Just what has the Gaza war and siege really achieved?

Happy anniversary, Gaza:

Aid agencies have strongly criticised the international community for failing to help bring an end to Israel’s blockade of Gaza.

The charities made the accusation in a report published just ahead of the anniversary of Israel’s offensive in the Gaza Strip.

The aid agencies condemn not just Israel, but the world community.

In the words of Oxfam’s director, Jeremy Hobbs, “world powers have failed and betrayed Gaza’s ordinary citizens”.

The charities call for more pressure to be exerted on Israel to end what they describe as its illegal collective punishment of Gazans.

American historian Norman Finkelstein, speaking recently in London, argues that resistance to Israeli aggression is justified:

Briefly assessing the history to the siege, Finkelstein noted that the ceasefire that was agreed between Israel and Hamas June 2008 was broken by Israel, not Hamas: whilst Hamas stopped its rocket attacks, Israel did not lift its illegal blockade on Gaza and launched a night raid on Gaza, whilst the eyes of the worlds were watching 4th November 2008 US elections.

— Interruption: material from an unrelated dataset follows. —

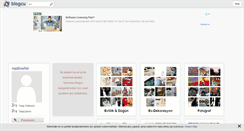 Desktop Screenshot of nazlinehir.blogcu.com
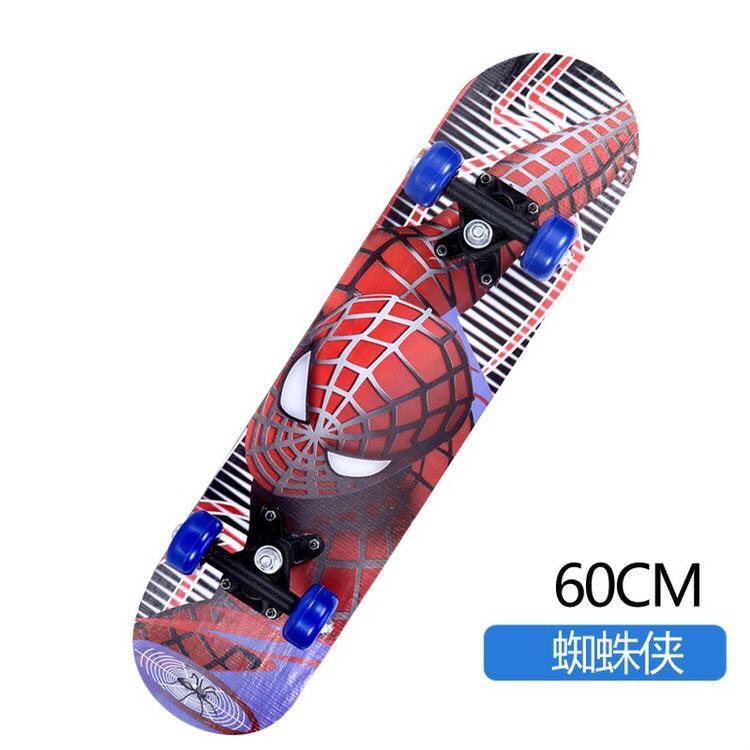 Ván Trượt Gỗ Phong Ép 8 Lớp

Six Hamas resistance fighters were killed, provoking Hamas to respond, which it did by resuming rocket attacks. Finkelstein emphasised that this is not violence so much as “symbolic resistance”.

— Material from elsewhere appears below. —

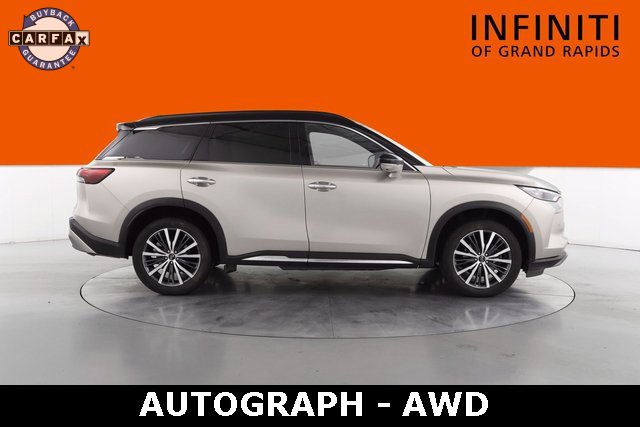 Used 2023 INFINITI QX60 Autograph image 2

He quoted one Palestinian who referred to the rocket attacks as “modest home made rockets are a cry of protest to the world”.

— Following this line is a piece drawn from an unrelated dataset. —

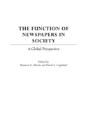 The Function Of Newspapers In Society - Preview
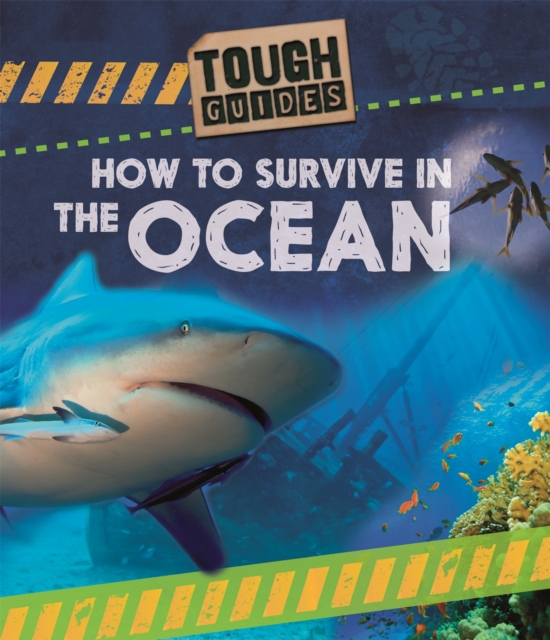 Tough Guides: How to Survive in the Ocean, Hardback Book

Finkelstein commented that if we are going to condemn Hamas for these rocket attacks, we must suggest how else they should resist the pressure placed on them by persistent Israeli attacks, subjugation and persistent blockades that drain the small area of land.

If we cannot provide an alternative, we cannot criticise, he argued.

I’m not sure I quite agree with this. Resistance is certainly defensible and important in the face of overwhelming odds, but to back rockets that have killed Israeli civilians seems unwise.